Basis of Presentation

The accompanying unaudited Consolidated Financial Statements have been prepared in accordance with accounting principles generally accepted in the United States of America (“GAAP”) for interim financial information and with the instructions to Form 10-Q and Article 10 of Regulation S-X of the SEC for interim financial information. Accordingly, they do not include all of the information and footnotes required by generally accepted accounting principles for complete financial statements. In the opinion of management, the accompanying Consolidated Financial Statements of the Company and its subsidiaries, which are unaudited, include all normal and recurring adjustments considered necessary to present fairly the Company’s financial position as of September 30, 2015 and the results of its operations and its cash flows for the periods presented. The unaudited consolidated financial statements herein should be read together with the historical consolidated financial statements of the Company for the years ended December 31, 2014, 2013 and 2012 included in our 2014 Form 10-K. Operating results for the nine months ended September 30, 2015 are not necessarily indicative of the results that may be expected for the year ending December 31, 2015.

Use of Estimates

The preparation of financial statements in conformity with generally accepted accounting principles in the United States of America requires management to make estimates and assumptions that affect the reported amounts of assets and liabilities and disclosure of contingent assets and liabilities at the date of the consolidated financial statements. Estimates also affect the reported amounts of revenues and expenses during the reporting period. The Company bases its estimates on historical experience and other assumptions believed to be reasonable under the circumstances, the results of which form the basis for making judgments about the carrying value of assets and liabilities that are not readily apparent from other sources. The Company makes critical estimates and assumptions in determining the fair values of goodwill for potential goodwill impairments for our reporting units, fair values of In-Process R&D assets, fair values of acquisition-related contingent considerations, useful lives of our tangible and intangible assets, allowances for doubtful accounts, and stock-based awards values. Accordingly, actual results could differ from those estimates and assumptions.
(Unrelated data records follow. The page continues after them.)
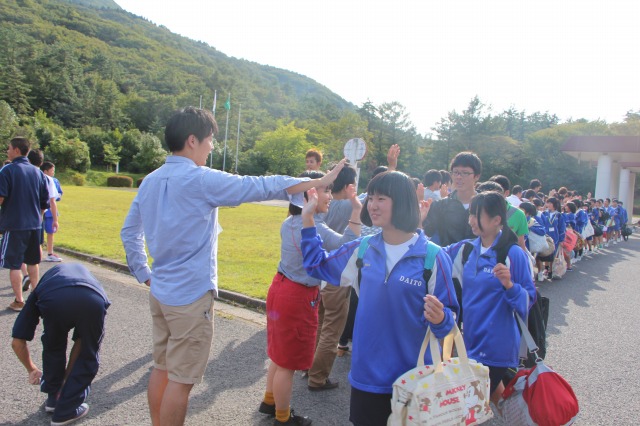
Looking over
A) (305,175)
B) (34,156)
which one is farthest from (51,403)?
(34,156)

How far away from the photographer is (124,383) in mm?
4039

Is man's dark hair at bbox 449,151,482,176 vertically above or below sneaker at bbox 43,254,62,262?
above

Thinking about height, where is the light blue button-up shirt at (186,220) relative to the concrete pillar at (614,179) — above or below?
below

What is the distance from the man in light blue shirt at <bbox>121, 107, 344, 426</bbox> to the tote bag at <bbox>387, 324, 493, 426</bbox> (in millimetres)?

An accounting policy is considered to be critical if it is important to the Company’s financial condition and results of operations and if it requires management’s most difficult, subjective and complex judgments in its application.

Principles of Consolidation

The Consolidated Financial Statements include the accounts of Caladrius Biosciences, Inc. and its wholly-owned and partially-owned subsidiaries and affiliates as listed below.
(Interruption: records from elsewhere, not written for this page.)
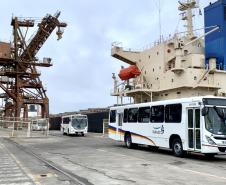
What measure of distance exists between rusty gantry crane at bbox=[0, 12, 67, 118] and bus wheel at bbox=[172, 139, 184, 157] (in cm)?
4646

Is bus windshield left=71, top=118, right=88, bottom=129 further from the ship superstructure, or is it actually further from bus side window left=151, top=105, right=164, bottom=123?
bus side window left=151, top=105, right=164, bottom=123

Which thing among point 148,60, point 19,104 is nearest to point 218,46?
point 148,60

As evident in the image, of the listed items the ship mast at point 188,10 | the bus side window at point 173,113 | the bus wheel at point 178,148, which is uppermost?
the ship mast at point 188,10

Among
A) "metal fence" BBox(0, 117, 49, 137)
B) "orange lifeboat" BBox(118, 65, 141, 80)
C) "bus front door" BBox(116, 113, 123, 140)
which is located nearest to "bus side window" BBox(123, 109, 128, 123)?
"bus front door" BBox(116, 113, 123, 140)

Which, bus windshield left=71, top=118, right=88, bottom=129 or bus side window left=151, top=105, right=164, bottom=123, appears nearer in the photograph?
bus side window left=151, top=105, right=164, bottom=123

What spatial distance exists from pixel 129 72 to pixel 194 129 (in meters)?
25.4

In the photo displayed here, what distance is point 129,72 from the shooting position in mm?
42969

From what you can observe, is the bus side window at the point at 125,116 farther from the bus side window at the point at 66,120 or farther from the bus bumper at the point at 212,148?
the bus side window at the point at 66,120

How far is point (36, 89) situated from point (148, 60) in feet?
114

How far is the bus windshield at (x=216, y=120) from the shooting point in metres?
17.3

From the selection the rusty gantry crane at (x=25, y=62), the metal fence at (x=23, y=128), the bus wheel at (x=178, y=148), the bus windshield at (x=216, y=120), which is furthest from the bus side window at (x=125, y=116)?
the rusty gantry crane at (x=25, y=62)

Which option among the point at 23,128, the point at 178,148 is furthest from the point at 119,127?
the point at 23,128

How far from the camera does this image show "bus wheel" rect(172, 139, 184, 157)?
18612 millimetres

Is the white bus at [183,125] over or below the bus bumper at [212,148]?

Entity	Percentage of Ownership	Location
Caladrius Biosciences, Inc.	100%	United States of America
NeoStem Therapies, Inc.	100%	United States of America
Stem Cell Technologies, Inc.	100%	United States of America
Amorcyte, LLC	100%	United States of America
PCT, LLC, a Caladrius Company	100%	United States of America
NeoStem Family Storage, LLC	100%	United States of America
Athelos Corporation (1)	97.0%	United States of America
PCT Allendale, LLC	100%	United States of America
NeoStem Oncology, LLC	100%	United States of America

_________________________________________________________________

(1) As of September 30, 2015, Becton Dickinson's ownership interest in Athelos Corporation was 3.0%.